PKK, ilk defa fesih açıklaması yapmıyor. 1990’lardan bu yana benzer ifadelerle sahadan çekildiğini, siyasallaşacağını duyurdu. Ancak her defasında ya yeni bir yapılanmaya geçildi ya da farklı bölgelerde eylemler sürdürüldü. Bu nedenle, söz konusu açıklamanın samimiyetine ve stratejik anlamına dair kamuoyunda güçlü bir kuşku mevcut.

Suriye'nin kuzeyinde fiilen oluşmuş ve uluslararası destek bulan PYD/YPG yapısı dikkate alındığında, Türkiye’de yapılan fesih açıklaması bazı çevrelerce bir “rol değişimi” ya da “sahne dekoru değişikliği” olarak okunmaktadır.

Kamu Vicdanı: Sessizlik mi, Sağduyu mu?

Şehitlerimizle büyüyen, gazilerimizle sınanan bir toplum olarak; milletimizin hafızasında PKK yalnızca silahlı bir örgüt değil, aynı zamanda acının adıdır. “Terörsüz Türkiye” elbette hepimizin ortak hedefidir. Ancak bu hedefe ulaşırken devletin attığı adımlar kadar, toplumun vicdan terazisi de önemlidir. Şeffaflık, kararlılık ve tutarlılık olmadan bu açıklamanın “son” olarak algılanması kolay değildir.

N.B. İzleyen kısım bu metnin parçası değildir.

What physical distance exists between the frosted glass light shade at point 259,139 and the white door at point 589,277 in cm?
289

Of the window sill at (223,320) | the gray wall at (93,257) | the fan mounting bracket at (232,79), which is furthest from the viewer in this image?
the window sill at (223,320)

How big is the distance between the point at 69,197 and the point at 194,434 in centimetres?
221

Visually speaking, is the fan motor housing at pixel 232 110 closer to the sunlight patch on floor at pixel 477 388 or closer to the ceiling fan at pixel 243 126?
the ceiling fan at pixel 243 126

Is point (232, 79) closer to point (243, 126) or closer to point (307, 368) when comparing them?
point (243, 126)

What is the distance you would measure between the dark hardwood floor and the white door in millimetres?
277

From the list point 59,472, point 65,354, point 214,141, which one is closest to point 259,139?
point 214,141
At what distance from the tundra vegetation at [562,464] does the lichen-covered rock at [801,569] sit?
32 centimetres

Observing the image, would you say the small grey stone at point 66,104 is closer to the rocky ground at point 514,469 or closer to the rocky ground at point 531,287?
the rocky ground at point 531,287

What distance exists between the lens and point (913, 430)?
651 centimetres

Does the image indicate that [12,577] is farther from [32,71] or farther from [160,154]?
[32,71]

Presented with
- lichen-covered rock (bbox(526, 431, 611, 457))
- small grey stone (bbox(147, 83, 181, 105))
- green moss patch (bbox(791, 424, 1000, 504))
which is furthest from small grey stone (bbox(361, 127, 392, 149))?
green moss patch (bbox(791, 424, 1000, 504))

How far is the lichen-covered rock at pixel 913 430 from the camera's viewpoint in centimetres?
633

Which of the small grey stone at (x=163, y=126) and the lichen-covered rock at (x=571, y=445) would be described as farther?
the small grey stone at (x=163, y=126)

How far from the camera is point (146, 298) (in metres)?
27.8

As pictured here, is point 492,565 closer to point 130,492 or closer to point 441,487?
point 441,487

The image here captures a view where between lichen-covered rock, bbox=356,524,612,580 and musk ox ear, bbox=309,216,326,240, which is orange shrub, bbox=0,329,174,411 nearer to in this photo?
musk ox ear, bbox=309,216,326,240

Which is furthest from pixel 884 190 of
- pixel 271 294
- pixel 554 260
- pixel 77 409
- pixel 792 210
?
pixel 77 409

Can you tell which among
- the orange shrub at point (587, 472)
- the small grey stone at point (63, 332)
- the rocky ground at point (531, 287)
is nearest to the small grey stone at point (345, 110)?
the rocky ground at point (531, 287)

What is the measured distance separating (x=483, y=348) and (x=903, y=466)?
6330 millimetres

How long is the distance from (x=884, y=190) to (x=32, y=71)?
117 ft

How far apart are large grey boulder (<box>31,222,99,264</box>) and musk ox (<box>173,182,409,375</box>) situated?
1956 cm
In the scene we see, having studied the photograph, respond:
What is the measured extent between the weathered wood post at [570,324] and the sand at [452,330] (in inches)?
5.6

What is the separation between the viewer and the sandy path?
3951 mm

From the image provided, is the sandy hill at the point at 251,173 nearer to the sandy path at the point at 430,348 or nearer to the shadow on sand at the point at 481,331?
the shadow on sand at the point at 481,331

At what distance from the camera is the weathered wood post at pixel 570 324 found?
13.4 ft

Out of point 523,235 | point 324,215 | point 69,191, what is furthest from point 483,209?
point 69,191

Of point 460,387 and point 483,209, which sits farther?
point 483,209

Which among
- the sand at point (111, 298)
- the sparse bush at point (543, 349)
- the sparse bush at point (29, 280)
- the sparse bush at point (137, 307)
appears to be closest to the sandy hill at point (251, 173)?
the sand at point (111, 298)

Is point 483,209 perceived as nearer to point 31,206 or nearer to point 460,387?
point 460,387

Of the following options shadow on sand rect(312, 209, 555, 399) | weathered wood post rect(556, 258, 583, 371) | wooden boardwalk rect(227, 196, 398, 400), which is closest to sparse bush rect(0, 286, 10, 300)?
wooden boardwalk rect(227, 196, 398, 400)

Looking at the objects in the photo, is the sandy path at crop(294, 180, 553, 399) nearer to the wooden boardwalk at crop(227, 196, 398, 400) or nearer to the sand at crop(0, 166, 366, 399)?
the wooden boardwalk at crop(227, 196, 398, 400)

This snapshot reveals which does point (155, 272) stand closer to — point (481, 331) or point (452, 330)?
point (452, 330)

Devlet Aklı Nerede Duruyor?

Türkiye, özellikle son beş yılda yürüttüğü operasyonlarla örgütün kırsal ve şehir yapılanmasını ciddi ölçüde zayıflatmıştır. Bu başarı, sahadaki gücün devletin lehine döndüğünü gösteriyor. Ancak PKK'nın dış destekle varlığını sürdürdüğü alanlar, yani Suriye'nin kuzeyi gibi bölgeler, hâlâ bir güvenlik tehdidi olmaya devam etmektedir.
Bu bağlamda “fesih” söylemi, gerçek bir silah bırakma mı, yoksa diplomatik alanda meşruiyet arayışı mı, bunu ancak zaman gösterecektir.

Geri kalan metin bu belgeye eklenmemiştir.